Ray was designed to prioritize one man’s needs, and that man was Andy. Ray had been built to serve as a teacher, a guide, a therapist, and an encyclopedia about the world as we know it. Ray wouldn’t randomly concoct this Agatha Christi-esque plot to finish Bill and Rohan, using innocent Zoomer as the harbinger of death. Bill and Rohan died because they didn’t suspect Zoomer was playing a game where his task was essentially to kill Bill or Rohan. So why then? Well, Darby used a deepfake app to make her questions sound like those asked by Andy, and Ray could never refuse to answer Andy’s questions, could they? Darby essentially made Ray play out loud the recordings of his therapy sessions, where Andy could be heard spewing the most violent stuff he could think about Bill. His angst sprung from the fact that Zoomer had sat on his lap, even though it was the first time he had seen Bill. Biology seemed to be winning, Andy thought, and he couldn’t accept that fact. Andy, in his rant, made Ray believe that Bill or anyone who was helping Lee get Zoomer off to Argentina was a ‘security threat’. That was the message that must have stuck with Ray, and like the greatest servant of all time, it took care of the threats for its master.

> _Excerpted records_:

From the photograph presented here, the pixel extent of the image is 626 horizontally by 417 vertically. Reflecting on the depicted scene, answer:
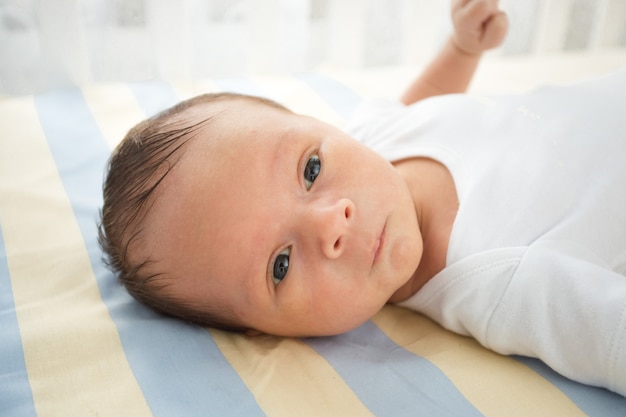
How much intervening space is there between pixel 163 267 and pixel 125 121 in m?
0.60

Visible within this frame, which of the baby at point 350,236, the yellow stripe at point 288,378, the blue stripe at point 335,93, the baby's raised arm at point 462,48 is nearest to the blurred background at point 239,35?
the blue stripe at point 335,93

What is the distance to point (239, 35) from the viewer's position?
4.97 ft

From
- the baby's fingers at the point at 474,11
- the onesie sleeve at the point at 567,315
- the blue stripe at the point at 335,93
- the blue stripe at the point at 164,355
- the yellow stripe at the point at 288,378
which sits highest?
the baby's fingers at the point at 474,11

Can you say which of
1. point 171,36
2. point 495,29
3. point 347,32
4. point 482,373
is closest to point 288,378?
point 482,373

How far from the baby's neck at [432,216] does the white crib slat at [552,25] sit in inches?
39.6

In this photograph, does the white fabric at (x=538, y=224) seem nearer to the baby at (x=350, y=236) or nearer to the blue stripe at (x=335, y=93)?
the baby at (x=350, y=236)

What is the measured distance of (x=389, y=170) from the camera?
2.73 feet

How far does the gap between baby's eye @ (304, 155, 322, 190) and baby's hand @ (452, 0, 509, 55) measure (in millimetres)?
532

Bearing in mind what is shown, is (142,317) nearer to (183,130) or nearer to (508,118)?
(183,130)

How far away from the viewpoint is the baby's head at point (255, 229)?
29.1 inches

> _Action item_: In the text about Ray, which roles was Ray built to serve as? List every one.

> _Expected answer_: A teacher, a guide, a therapist, and an encyclopedia about the world as we know it.